Source document

--------

Sunday was St. Joseph’s day. We usually have a big Italian feast with several courses, but we were still sort of in shambles from the power outage, so we kept it on the modest side. I put together two big antipasto plates with various cheeses, cured meats, olives, sun-dried tomatoes, and fruit

and yes, I was worried I hadn’t bought enough food. 

But I had.

Damien made a wonderful ragù with veal, pork, and pancetta. Wow, it was good. Like especially good. He uses this recipe from Deadspin, but it comes out different every time, and it was so savory and lively. 

We had a bunch of bruschetta for the antipasto, and garlic bread for the pasta. And Italian ices, and then also for dessert, I made something I’ve been wanting to try forever: Panna cotta. I used this recipe from Serious Eats and started infusing the cream and milk with vanilla bean pods the night before. 

You rub the vanilla bean seeds into the sugar, which feels very fancy. Then in the morning, I bloomed some unflavored gelatin powder in milk with vanilla extract, warmed up the cream, scraped the insides of the vanilla bean pods into it, and whisked in the gelatin mixture and the vanilla sugar. Then I just poured it into ramekins, covered them with plastic wrap, and let it chill for the rest of the day. 

Shortly before dinner, I mixed a little sugar with blueberries, blackberries, and raspberries. I didn’t want them to break down a lot, so I didn’t do this far ahead of time. When it was dessert time, I ran a knife around the inside rim of the ramekin and then slammed them upside down on a saucer, and they came out well. Topped with the sugared fruit, plus some slices of mango, and oh it was so pretty

We also had some kind of fragile almond cookies on the side, I forget what it was called. 

I’ve never had panna cotta before, but it was a wonderful texture, silky smooth, and very creamy and refreshing. The vanilla bean specks had gathered at the bottom, so they were strewn all over the top of the glossy turned-out panna cotta and looked very elegant. 

Some of the kids opted to keep theirs in the ramekin and just eat them like cup custards. This is also a normal way to serve them, although people like to make them in glass containers, even wine glasses, if they’re going to serve them this way. 

So, very pleased with this foray. Damien, who isn’t a big fan of custards and such, thought they were great. I see many kinds of panna cotta in our future! You can put whatever you want in there.

--------

Supplied material
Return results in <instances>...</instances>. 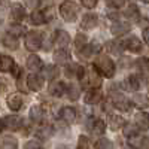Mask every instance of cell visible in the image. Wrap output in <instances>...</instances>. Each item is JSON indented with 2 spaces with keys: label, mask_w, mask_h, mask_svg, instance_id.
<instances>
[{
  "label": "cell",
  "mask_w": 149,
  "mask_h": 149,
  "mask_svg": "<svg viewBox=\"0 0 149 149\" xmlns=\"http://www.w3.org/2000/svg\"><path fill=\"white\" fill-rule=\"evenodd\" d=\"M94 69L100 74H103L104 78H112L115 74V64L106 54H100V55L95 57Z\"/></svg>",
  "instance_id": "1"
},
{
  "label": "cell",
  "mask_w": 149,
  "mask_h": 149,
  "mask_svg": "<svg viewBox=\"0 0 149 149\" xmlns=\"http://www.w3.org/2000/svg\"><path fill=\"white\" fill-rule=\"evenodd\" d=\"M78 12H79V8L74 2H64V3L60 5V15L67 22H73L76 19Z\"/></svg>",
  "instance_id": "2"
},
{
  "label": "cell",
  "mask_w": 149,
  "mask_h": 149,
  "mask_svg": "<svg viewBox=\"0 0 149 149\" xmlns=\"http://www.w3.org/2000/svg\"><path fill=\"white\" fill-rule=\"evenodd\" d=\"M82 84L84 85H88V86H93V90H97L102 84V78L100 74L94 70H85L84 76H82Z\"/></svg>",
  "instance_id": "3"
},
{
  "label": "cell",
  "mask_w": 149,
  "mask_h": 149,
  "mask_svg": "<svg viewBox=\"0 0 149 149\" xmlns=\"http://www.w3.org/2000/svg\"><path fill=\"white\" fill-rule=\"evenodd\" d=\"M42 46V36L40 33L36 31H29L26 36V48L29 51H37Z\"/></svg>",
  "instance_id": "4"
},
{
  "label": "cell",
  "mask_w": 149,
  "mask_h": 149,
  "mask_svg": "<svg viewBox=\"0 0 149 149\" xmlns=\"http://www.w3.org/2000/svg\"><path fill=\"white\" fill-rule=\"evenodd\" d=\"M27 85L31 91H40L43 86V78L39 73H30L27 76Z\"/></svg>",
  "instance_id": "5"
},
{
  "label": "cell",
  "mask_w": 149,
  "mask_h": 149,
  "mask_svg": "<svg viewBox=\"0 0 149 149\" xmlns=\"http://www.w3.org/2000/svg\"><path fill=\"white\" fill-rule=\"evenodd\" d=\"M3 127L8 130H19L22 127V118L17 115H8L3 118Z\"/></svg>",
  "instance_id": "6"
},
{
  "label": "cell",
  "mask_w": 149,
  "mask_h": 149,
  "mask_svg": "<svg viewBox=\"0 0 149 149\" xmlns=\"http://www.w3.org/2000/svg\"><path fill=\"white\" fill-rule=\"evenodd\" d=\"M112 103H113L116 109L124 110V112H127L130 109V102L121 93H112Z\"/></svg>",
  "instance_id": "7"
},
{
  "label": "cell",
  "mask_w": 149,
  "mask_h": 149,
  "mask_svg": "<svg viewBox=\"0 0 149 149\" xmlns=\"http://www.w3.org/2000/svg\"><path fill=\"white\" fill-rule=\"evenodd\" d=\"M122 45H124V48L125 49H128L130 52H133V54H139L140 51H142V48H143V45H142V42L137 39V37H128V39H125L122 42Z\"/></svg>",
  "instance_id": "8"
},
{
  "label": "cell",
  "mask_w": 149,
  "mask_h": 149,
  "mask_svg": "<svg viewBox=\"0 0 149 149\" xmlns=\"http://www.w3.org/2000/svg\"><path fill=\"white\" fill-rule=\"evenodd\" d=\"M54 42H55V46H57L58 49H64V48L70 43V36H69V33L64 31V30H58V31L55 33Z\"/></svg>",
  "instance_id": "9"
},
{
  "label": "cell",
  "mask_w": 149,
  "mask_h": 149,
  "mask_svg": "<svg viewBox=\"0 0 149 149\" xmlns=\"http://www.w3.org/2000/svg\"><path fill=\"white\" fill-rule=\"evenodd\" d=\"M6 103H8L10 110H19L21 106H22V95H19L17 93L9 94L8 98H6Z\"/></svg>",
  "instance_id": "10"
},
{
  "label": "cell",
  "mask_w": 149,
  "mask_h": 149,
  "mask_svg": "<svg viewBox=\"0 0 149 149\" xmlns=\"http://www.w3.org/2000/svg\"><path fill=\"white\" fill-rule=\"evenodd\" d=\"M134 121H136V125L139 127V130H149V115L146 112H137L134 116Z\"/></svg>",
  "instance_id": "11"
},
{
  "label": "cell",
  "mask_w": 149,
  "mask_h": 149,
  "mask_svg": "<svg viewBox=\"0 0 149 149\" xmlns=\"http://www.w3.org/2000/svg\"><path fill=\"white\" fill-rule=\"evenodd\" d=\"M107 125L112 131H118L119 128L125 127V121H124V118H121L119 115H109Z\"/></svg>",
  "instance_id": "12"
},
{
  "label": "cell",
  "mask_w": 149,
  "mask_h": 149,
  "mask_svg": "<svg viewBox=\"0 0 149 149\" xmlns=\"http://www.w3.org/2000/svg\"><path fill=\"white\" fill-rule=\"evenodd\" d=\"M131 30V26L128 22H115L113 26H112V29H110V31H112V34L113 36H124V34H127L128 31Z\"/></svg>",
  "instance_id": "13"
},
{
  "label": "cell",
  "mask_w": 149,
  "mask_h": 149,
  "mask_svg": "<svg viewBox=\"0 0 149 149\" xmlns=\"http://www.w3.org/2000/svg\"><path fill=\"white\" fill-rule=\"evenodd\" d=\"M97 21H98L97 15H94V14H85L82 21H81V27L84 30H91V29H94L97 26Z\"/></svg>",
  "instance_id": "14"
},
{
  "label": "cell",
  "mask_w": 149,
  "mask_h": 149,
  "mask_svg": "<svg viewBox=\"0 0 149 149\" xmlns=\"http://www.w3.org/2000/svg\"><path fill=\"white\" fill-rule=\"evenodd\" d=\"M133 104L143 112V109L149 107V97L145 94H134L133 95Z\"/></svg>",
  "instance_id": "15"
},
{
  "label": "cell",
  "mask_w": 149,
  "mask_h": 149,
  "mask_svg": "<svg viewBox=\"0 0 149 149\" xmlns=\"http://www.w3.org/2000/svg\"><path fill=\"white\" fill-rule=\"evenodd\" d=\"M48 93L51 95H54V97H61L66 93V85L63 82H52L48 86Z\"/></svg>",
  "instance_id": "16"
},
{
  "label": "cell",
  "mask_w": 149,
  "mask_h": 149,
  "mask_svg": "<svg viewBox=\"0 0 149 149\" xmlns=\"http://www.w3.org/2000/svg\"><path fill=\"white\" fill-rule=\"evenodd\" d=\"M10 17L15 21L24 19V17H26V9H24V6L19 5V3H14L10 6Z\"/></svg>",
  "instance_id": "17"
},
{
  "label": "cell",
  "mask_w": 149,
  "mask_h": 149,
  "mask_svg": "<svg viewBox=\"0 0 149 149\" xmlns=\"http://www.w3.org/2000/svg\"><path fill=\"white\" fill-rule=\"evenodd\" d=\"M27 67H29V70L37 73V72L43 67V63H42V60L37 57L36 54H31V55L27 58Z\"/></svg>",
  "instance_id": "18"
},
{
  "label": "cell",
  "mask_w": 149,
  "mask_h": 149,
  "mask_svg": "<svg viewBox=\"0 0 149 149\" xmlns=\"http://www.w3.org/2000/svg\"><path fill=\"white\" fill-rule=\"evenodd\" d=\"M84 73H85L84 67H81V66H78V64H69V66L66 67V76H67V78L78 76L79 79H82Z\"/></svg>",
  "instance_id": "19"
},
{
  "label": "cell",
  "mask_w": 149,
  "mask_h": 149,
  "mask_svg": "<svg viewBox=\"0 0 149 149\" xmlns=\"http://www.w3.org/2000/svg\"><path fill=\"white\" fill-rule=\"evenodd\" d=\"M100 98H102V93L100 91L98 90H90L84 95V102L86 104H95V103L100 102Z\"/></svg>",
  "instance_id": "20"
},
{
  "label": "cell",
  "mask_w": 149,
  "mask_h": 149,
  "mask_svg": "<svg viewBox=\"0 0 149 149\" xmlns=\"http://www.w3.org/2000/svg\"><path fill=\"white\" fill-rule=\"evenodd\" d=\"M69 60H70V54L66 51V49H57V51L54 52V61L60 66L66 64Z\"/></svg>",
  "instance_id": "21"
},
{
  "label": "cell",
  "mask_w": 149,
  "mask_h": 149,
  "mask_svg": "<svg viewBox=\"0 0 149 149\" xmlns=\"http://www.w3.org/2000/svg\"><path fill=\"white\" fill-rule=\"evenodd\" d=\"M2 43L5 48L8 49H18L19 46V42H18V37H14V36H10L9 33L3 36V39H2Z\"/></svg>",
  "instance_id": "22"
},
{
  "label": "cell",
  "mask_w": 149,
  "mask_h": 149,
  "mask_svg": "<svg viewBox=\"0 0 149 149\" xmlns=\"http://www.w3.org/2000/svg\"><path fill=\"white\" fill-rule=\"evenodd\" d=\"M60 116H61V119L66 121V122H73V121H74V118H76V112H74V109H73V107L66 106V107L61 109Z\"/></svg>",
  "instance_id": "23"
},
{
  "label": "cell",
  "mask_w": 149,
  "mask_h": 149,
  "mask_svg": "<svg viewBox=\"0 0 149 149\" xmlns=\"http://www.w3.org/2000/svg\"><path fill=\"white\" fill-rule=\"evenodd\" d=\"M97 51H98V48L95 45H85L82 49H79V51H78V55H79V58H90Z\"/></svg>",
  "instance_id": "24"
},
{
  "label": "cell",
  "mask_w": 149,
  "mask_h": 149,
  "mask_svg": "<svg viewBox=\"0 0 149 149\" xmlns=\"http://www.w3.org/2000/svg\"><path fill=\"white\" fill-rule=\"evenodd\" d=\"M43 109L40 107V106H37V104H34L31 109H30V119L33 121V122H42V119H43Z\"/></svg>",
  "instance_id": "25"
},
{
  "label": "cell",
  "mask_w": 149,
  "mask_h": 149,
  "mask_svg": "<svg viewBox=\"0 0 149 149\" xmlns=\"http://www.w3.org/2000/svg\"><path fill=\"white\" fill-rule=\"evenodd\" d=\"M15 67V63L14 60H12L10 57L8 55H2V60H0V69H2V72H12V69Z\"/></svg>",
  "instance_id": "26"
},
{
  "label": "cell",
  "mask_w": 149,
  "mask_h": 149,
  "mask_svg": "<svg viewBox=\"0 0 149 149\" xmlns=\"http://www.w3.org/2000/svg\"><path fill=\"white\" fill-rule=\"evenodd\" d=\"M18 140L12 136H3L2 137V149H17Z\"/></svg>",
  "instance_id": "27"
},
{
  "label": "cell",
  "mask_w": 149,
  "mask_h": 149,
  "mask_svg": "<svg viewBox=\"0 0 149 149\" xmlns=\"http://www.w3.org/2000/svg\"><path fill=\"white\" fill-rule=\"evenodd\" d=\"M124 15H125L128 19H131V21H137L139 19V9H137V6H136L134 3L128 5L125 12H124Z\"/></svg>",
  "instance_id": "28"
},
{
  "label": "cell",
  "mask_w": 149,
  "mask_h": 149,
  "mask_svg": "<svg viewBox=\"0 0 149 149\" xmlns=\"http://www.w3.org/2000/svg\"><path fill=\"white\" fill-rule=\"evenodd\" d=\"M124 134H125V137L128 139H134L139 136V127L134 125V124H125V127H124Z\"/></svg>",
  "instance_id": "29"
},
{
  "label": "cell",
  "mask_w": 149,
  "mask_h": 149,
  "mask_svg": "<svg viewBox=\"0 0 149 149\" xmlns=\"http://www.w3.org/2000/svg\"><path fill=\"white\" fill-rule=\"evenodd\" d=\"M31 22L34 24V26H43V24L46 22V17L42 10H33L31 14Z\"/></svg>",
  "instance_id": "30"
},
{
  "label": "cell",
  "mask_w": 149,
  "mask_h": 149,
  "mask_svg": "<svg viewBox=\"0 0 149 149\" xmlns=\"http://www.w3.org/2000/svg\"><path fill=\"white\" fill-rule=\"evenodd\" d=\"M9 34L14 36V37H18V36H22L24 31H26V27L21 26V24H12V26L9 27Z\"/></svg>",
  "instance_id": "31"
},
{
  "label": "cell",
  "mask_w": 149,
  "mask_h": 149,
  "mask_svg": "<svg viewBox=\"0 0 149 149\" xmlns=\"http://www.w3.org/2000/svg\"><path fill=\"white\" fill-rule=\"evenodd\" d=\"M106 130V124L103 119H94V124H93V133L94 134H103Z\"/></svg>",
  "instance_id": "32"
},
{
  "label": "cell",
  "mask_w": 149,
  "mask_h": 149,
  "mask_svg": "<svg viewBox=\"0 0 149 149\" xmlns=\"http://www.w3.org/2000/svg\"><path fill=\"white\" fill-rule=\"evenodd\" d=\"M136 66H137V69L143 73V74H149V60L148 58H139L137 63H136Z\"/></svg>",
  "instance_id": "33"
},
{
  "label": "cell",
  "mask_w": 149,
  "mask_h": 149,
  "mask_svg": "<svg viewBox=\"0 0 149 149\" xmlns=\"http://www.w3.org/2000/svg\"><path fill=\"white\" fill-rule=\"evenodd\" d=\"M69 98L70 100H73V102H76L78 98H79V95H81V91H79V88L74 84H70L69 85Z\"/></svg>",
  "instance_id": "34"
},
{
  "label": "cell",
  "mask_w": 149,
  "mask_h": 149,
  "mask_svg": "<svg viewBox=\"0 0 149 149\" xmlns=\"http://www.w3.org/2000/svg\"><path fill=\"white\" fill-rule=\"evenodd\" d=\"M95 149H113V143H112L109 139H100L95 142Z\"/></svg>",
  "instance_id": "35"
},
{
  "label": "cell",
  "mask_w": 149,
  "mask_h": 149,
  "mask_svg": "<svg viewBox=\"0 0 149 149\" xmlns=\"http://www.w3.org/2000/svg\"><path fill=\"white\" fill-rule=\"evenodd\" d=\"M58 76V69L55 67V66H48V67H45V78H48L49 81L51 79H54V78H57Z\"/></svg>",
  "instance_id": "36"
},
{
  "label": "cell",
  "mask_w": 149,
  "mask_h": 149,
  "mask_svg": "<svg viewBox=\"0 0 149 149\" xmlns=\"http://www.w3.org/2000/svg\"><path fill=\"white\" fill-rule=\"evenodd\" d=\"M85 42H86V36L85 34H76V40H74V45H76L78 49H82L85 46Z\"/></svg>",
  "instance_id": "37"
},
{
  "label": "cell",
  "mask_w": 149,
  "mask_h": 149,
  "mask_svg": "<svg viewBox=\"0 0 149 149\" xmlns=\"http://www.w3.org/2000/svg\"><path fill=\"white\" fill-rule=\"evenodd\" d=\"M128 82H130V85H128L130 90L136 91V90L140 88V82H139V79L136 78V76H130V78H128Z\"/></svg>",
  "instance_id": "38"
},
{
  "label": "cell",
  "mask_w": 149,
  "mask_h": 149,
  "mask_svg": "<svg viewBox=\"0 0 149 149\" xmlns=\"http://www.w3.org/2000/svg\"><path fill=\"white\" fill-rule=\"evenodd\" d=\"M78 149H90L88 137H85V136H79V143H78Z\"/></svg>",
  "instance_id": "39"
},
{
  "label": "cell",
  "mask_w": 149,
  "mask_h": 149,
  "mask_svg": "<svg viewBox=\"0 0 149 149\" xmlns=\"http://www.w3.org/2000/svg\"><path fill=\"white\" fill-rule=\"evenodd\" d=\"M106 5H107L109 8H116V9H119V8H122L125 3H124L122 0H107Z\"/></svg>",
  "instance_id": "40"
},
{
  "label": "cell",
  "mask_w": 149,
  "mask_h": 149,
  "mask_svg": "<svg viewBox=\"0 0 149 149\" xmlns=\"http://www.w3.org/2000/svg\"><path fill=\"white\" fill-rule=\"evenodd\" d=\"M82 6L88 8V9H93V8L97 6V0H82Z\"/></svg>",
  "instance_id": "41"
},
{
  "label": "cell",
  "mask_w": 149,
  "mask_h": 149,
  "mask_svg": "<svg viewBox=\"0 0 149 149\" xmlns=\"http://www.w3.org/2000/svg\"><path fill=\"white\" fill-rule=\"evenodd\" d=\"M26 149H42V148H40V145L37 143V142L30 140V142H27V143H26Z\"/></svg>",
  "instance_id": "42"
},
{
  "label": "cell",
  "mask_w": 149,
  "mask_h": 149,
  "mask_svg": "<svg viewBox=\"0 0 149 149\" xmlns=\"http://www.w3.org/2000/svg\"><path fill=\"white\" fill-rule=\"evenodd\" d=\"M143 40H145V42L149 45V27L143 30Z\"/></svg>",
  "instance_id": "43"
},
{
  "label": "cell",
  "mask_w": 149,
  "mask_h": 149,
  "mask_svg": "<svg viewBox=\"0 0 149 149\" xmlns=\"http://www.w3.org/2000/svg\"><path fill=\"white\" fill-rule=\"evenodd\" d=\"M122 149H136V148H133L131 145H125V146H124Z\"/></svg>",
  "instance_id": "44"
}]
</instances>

--------

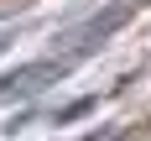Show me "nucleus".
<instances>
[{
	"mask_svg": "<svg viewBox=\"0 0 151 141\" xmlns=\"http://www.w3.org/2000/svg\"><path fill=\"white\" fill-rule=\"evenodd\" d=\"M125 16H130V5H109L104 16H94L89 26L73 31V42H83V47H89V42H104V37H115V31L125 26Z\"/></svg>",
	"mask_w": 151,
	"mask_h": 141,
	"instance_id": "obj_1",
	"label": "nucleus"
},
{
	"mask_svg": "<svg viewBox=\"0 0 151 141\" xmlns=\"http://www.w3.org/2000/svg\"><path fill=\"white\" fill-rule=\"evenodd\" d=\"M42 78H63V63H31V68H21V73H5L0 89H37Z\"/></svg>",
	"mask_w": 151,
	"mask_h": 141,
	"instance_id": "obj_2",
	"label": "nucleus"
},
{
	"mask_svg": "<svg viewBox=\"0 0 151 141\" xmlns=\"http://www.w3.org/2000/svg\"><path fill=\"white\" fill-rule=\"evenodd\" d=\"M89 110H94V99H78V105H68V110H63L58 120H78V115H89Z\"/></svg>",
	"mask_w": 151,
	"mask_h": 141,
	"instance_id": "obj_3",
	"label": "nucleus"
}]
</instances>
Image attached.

--------

Your tasks
(a) Transcribe everything in the St. Joseph's Day dinner post from "You rub the" down to "it was called.".
(b) Answer these questions using the St. Joseph's Day dinner post:
(i) Which three meats did Damien use in his ragù?
(ii) Which site did the panna cotta recipe come from?
(iii) Which berries were mixed with sugar shortly before dinner?
(c) Extend the post about the St. Joseph's Day dinner, picking up after its final sentence.
The data has no connection to the post about the St. Joseph's Day dinner.

Answers for this exercise
(a)
You rub the vanilla bean seeds into the sugar, which feels very fancy. Then in the morning, I bloomed some unflavored gelatin powder in milk with vanilla extract, warmed up the cream, scraped the insides of the vanilla bean pods into it, and whisked in the gelatin mixture and the vanilla sugar. Then I just poured it into ramekins, covered them with plastic wrap, and let it chill for the rest of the day. 

Shortly before dinner, I mixed a little sugar with blueberries, blackberries, and raspberries. I didn’t want them to break down a lot, so I didn’t do this far ahead of time. When it was dessert time, I ran a knife around the inside rim of the ramekin and then slammed them upside down on a saucer, and they came out well. Topped with the sugared fruit, plus some slices of mango, and oh it was so pretty

We also had some kind of fragile almond cookies on the side, I forget what it was called.

(b)
(i) Veal, pork, and pancetta.
(ii) Serious Eats.
(iii) Blueberries, blackberries, and raspberries.

(c)
MONDAY
goblin food

Monday I served a truly terrible meal of very burnt chicken nuggets, a wad of very underdone hash browns, and dried-out leftover pasta. 

This kind of meal can be made more appealing by taking pains to make the table attractive. You can achieve this look by not clearing away yesterday’s dessert trash. Follow me for more etc. etc. 

TUESDAY
Reubens, chips

Tuesday there was still corned beef on sale, so I threw a few hunks in the Instant Pot for a few hours, and we had the meat sliced on toasted marbled rye bread with thousand island dressing, Swiss cheese, and sauerkraut. 

Wish I had run the whole sandwich under the broiler to melt the cheese, but it was still quite delicious. I really don’t miss boiled dinner at all. Corned beef is great, but it needs to be squashed in among other tasty things, not just lying there like a cadaver. 

WEDNESDAY
Pork vindaloo and rice, pineapple

I was having a conversation about real mindfulness with my family — about the experience of deliberately standing as nothing but a witness — and the tremendous sense of gratitude that often arises when you’re able to shift into this mode. I realized this happens to me often while I’m cooking, which explains why this isn’t really a recipe blog, per se, but more of a food experience appreciation blog (as well as a big family slice of life blog). And it explains why I often forget to taste while I’m cooking, which I have frequently felt very guilty and stupid about. It’s because I’m not thinking about the end result, but just feeling overwhelmed with the beauty of the things passing through my hands, the colors and sensations and smells and patterns. This does not make for the best food, necessarily, but it makes my life better!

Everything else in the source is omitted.